The investigators identified an interaction between the NF-κB-regulated antiapoptotic factor GADD45β and the JNK kinase MKK7 as a therapeutic target in MM.
They then developed a drug known as DTP3, which disrupts the GADD45β/MKK7 complex, thereby killing MM cells in vitro and in vivo, without harming normal cells.
“Lab studies suggest that DTP3 could have therapeutic benefit for patients with multiple myeloma and potentially several other types of cancer, but we will need to confirm this in our clinical trials, the first of which will start next year,” said study author Guido Franzoso, MD, PhD, of Imperial College London in the UK.
Dr Franzoso and his colleagues knew that NF-κB is overactive in MM and other malignancies, but targeting NF-κB can have detrimental effects on healthy cells. So they looked for target genes downstream of NF-kB that might be responsible for its role in cancers.

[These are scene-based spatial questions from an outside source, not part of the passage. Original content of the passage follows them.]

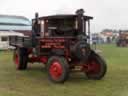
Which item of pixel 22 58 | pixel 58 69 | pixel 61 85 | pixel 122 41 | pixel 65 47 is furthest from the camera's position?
pixel 122 41

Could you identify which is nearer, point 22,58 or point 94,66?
point 94,66

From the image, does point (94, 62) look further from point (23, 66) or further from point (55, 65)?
point (23, 66)

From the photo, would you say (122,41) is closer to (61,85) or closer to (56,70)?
(56,70)

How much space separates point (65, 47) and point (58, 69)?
859mm

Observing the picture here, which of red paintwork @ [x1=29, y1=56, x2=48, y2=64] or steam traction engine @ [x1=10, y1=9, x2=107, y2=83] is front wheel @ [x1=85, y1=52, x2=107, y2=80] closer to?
steam traction engine @ [x1=10, y1=9, x2=107, y2=83]

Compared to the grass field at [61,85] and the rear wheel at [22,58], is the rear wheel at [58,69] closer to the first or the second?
the grass field at [61,85]

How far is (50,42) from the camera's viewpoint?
1384cm

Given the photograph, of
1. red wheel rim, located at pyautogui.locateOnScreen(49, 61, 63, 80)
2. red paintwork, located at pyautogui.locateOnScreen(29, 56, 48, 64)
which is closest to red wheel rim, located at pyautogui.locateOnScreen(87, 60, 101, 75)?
red wheel rim, located at pyautogui.locateOnScreen(49, 61, 63, 80)

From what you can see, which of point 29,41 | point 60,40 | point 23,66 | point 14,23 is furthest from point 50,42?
point 14,23

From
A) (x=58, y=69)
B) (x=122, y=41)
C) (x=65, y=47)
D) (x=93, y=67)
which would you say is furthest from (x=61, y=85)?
(x=122, y=41)

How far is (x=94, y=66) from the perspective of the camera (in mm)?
14156

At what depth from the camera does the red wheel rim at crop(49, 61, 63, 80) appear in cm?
1286

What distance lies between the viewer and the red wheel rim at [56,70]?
12859 millimetres

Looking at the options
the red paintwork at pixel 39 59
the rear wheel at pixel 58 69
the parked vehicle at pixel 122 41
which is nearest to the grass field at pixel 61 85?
the rear wheel at pixel 58 69
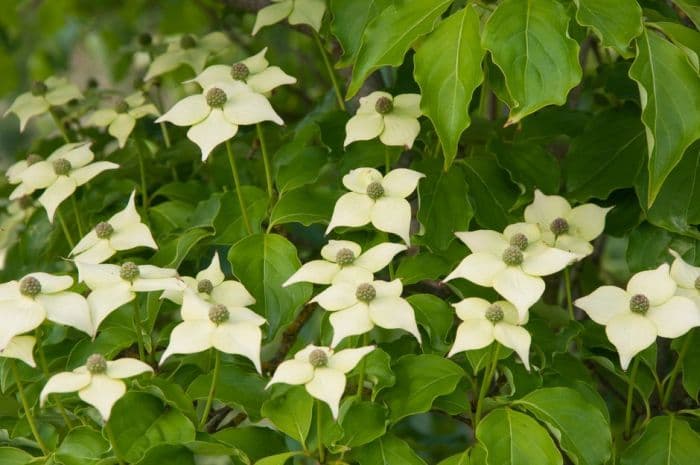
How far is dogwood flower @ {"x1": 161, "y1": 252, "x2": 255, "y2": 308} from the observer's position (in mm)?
915

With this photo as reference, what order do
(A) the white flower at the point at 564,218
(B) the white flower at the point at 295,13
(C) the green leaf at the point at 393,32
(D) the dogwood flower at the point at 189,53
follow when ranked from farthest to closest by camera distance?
(D) the dogwood flower at the point at 189,53, (B) the white flower at the point at 295,13, (A) the white flower at the point at 564,218, (C) the green leaf at the point at 393,32

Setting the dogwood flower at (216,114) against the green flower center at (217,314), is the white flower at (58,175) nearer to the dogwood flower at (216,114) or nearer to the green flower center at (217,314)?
the dogwood flower at (216,114)

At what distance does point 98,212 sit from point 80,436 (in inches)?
14.3

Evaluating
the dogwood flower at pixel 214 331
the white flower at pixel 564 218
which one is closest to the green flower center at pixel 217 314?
the dogwood flower at pixel 214 331

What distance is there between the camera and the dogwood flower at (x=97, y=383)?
801 mm

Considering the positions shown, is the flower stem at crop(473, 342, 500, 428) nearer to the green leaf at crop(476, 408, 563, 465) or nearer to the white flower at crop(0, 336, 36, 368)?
the green leaf at crop(476, 408, 563, 465)

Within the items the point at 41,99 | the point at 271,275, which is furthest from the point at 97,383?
the point at 41,99

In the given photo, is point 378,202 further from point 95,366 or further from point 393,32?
point 95,366

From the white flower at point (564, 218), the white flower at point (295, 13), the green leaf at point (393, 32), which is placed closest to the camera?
the green leaf at point (393, 32)

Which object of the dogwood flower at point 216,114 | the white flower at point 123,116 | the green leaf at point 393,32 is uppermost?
the green leaf at point 393,32

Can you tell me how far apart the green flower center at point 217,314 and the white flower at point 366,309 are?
7 centimetres

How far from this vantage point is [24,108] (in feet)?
4.16

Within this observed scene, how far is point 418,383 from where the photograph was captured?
910mm

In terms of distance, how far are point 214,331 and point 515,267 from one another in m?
0.25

By studying cells from MM patients, the investigators identified the protein complex GADD45β/MKK7, which appeared to play a critical role in allowing MM cells to survive.
Searching for a safe way to target the NF-kB pathway, the team screened more than 20,000 molecules and found 2 that disrupted GADD45β/MKK7. Further refinements led to the development of DTP3.
In human MM cells, DTP3 had a similar anticancer potency to that of bortezomib, but with a more than 100-fold higher cancer-cell specificity. DTP3 also retained full therapeutic efficacy in cell lines that were resistant to standard MM treatments.
In mice, DTP3 eradicated MM, with no apparent side effects at the effective doses.
In an orthotopic xenograft model of MM, control mice had a median overall survival of 26 days. But mice treated with DTP3 had a median overall survival that extended past the experimental endpoint on day 161.
“We had known for many years that NF-kB is very important for cancer cells, but because it is also needed by healthy cells, we did not know how to block it specifically,” Dr Franzoso said.
“The discovery that blocking the GADD45β/MKK7 segment of the NF-kB pathway with our DTP3 peptide therapeutic selectively kills myeloma cells could offer a completely new approach to treating patients with certain cancers, such as multiple myeloma.”
A spinout company, Kesios Therapeutics, was formed to commercialize DTP3 and other drug candidates based on Dr Franzoso’s research, with support from Imperial Innovations, a technology commercialization company focused on developing academic research in the UK.